- Interactive map of Kodumuru
- Kodumuru Location in Andhra Pradesh, India
- Coordinates: 15°41′00″N 77°47′00″E﻿ / ﻿15.6833°N 77.7833°E
- Country: India
- State: Andhra Pradesh
- District: Kurnool
- Talukas: Kodumur

Population (2014)
- • Total: 203,954

Languages
- • Official: Telugu
- Time zone: UTC+5:30 (IST)

= Kodumur =

Kodumur or Kodumuru is a village and assembly constituency in Kurnool District in the state of Andhra Pradesh in India. The town currently is maintained by Jaradoddi Sudhakar, a member of the Legislative Assembly (MLA) and is under control of the Yuvajana Sramika Rythu YSR Congress Party Former chief ministers Sri Damodaram Sanjeevaiah and Kotla Vijaya Bhaskara Reddy belong to this constituency. It comes under the Kurnool Parliamentary constituency and is the only SC reserved assembly constituency under the Kurnool Parliament segment.

Agriculture is the main source of income for the people of Kodumur, with Cotton, Castor oil seeds, Red gram and vegetables as the main crops. Tungabhadra Project Low Level Canal, the Handri-Neeva Sujala Sravanthi project (HNSS) Main Canal, and the Gajuladinne Project (GDP) Canal (renamed the Sanjeevaiah Sagar), are the main irrigation sources.
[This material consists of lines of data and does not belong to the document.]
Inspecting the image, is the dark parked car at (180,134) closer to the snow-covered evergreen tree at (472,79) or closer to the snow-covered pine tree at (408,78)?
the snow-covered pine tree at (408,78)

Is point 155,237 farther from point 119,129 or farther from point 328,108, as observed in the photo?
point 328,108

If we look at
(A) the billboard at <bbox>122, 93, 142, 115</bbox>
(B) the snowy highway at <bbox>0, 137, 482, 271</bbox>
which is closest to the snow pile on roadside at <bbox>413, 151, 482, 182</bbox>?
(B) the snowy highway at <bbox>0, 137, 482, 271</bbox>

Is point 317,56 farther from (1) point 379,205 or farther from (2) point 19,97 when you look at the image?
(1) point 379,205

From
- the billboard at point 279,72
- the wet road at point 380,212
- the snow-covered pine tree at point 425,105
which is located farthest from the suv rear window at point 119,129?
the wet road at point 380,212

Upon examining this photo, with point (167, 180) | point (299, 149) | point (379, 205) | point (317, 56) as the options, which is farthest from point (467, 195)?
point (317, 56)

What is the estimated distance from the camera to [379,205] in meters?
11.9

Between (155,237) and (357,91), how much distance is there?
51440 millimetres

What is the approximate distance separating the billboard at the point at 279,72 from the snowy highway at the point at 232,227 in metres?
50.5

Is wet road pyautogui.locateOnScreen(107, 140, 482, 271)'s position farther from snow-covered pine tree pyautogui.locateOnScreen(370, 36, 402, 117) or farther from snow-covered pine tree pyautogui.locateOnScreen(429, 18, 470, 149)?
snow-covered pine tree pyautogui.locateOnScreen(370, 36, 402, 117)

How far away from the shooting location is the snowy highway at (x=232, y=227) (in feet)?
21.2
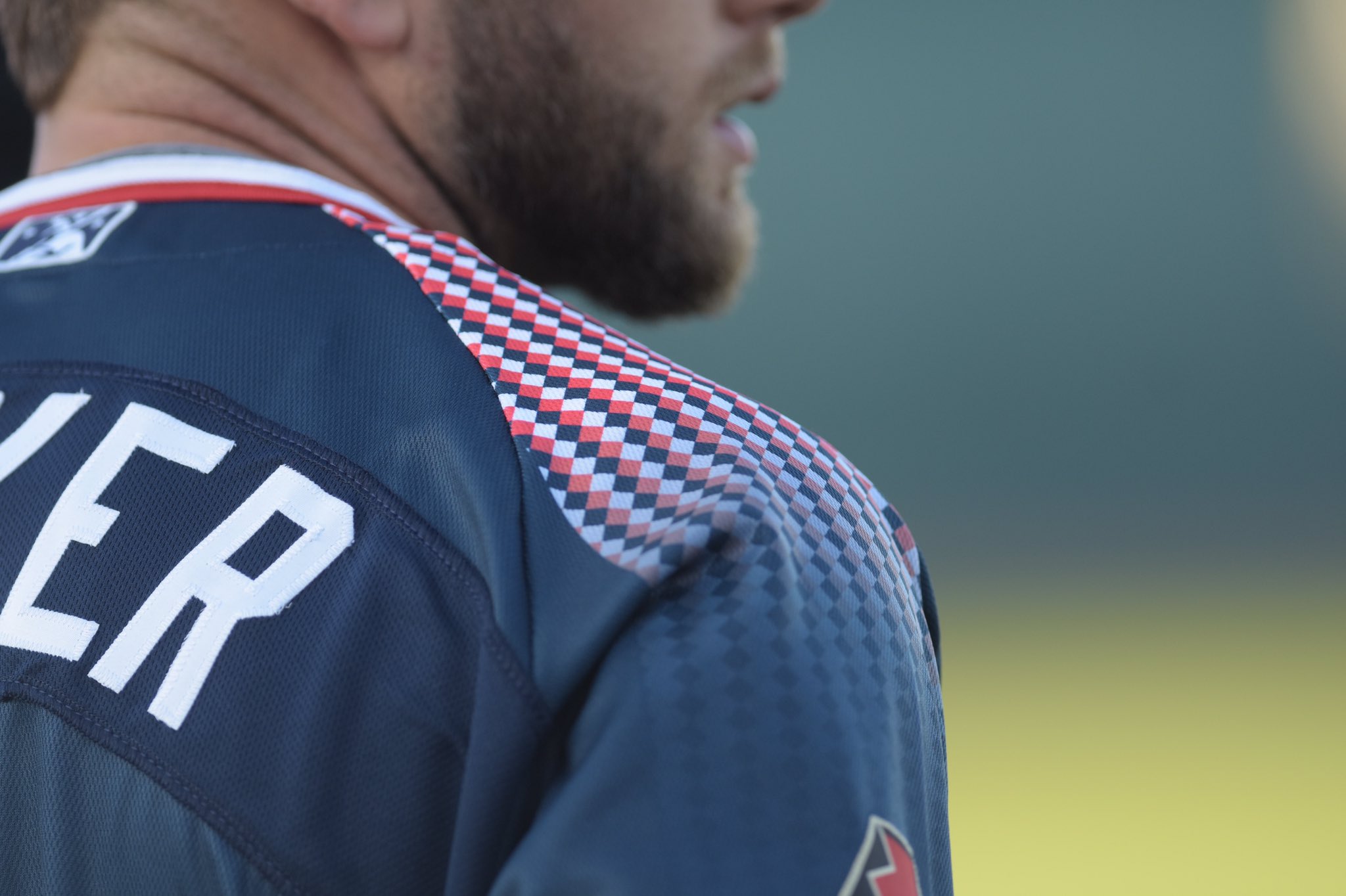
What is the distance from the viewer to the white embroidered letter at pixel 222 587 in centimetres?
55

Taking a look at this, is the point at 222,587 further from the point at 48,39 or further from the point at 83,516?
the point at 48,39

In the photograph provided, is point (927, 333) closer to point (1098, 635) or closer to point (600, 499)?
point (1098, 635)

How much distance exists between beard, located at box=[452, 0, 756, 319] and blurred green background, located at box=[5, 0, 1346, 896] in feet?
10.5

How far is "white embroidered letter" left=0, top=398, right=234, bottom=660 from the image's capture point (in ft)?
1.87

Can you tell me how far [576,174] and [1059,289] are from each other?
477cm

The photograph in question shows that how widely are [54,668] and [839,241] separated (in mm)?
5088

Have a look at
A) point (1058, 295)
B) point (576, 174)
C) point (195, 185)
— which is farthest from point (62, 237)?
point (1058, 295)

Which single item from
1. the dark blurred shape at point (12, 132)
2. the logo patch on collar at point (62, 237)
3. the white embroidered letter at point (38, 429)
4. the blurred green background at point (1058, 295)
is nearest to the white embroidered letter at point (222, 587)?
the white embroidered letter at point (38, 429)

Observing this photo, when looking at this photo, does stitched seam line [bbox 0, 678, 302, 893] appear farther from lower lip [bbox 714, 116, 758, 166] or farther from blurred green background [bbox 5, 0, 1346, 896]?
blurred green background [bbox 5, 0, 1346, 896]

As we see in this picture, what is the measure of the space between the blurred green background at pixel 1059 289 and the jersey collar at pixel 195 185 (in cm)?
352

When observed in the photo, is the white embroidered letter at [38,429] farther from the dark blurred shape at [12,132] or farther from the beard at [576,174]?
the dark blurred shape at [12,132]

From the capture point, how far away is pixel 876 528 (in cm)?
61

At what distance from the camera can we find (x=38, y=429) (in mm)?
625

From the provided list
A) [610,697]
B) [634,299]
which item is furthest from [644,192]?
[610,697]
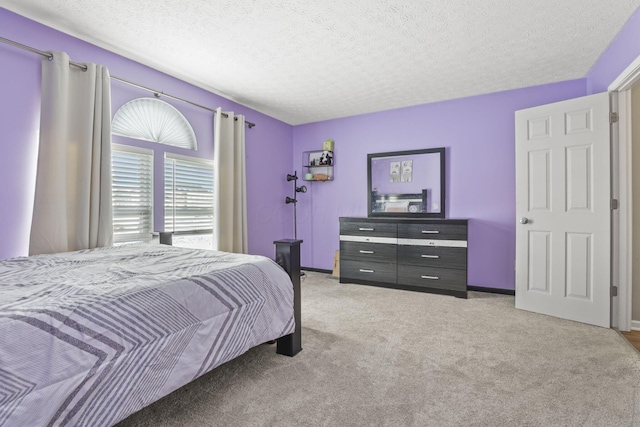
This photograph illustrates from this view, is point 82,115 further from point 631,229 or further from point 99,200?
point 631,229

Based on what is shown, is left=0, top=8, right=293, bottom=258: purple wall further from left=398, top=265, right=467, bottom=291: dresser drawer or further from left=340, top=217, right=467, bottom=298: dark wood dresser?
left=398, top=265, right=467, bottom=291: dresser drawer

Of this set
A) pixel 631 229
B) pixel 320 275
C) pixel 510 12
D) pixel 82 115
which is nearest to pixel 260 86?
pixel 82 115

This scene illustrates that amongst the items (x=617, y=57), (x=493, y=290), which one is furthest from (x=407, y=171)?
(x=617, y=57)

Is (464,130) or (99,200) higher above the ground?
(464,130)

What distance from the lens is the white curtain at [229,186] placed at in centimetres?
371

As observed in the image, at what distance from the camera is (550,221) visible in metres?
3.00

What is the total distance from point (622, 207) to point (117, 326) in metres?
3.57

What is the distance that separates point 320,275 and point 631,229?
137 inches

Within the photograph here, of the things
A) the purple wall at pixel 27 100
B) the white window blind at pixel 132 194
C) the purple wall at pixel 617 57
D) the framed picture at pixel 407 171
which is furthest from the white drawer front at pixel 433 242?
the white window blind at pixel 132 194

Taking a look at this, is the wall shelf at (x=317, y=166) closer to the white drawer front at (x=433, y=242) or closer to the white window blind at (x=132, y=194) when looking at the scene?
the white drawer front at (x=433, y=242)

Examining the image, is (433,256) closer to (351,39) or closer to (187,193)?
(351,39)

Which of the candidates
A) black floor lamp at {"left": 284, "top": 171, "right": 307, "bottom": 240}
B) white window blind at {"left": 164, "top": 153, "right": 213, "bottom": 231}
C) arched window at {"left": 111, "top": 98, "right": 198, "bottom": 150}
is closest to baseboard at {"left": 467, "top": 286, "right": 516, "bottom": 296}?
black floor lamp at {"left": 284, "top": 171, "right": 307, "bottom": 240}

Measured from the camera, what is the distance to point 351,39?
2.61m

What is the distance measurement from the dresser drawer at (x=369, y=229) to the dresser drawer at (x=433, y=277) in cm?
46
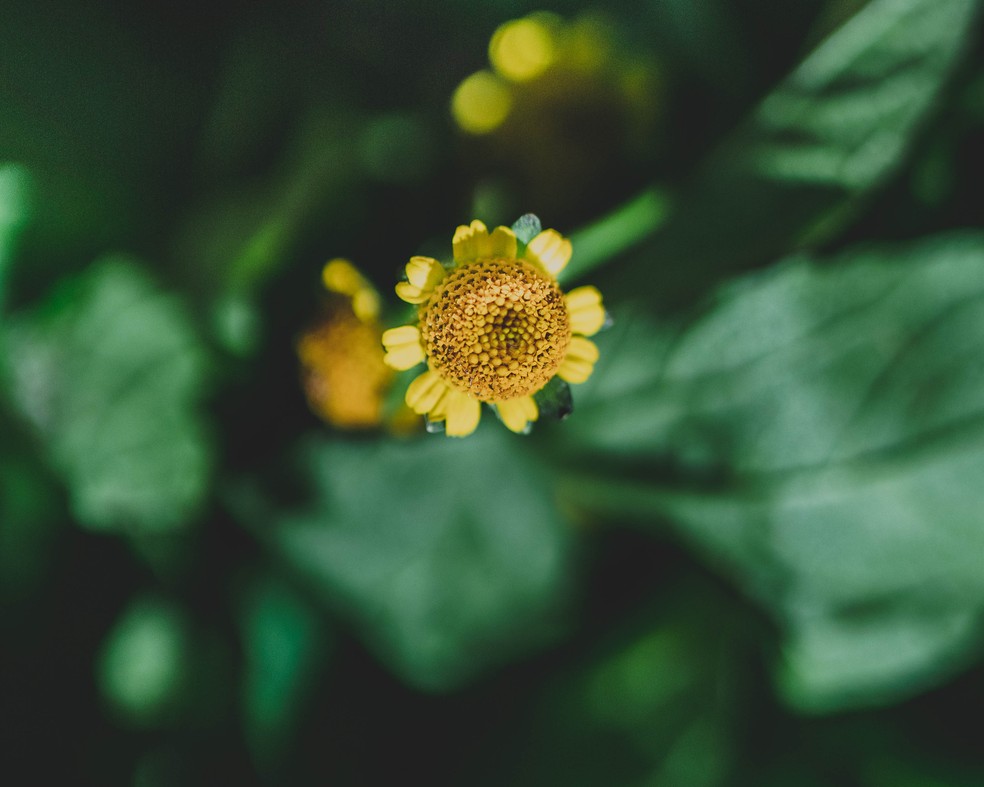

A major portion of the area of this mandal is arid. Of note, the Kondala Rayudu Temple of Kodumur has a scorpion festival.

==Geography==

Kodumuru has an average elevation of 342 meters above sea level. The River Hundri passes nearby Kodumur, almost touching every village in the mandal. At Laddagiri Village, the River Hundri meets the Pala Hundri and then the Tungabhadra at Roja near Kurnool. Most of the mandal is covered by inorganic clay ("black cotton") soil, but iron and aluminum-enriched red soil is present in
the village of Yerradoddi, and in parts of the Pulakurthi, Pyalakurthi and Laddagiri villages. The entire mandal comes under the Tungabhadra water basin, which is part of the Krishna basin. This mandal receives among the lowest rainfall in the state.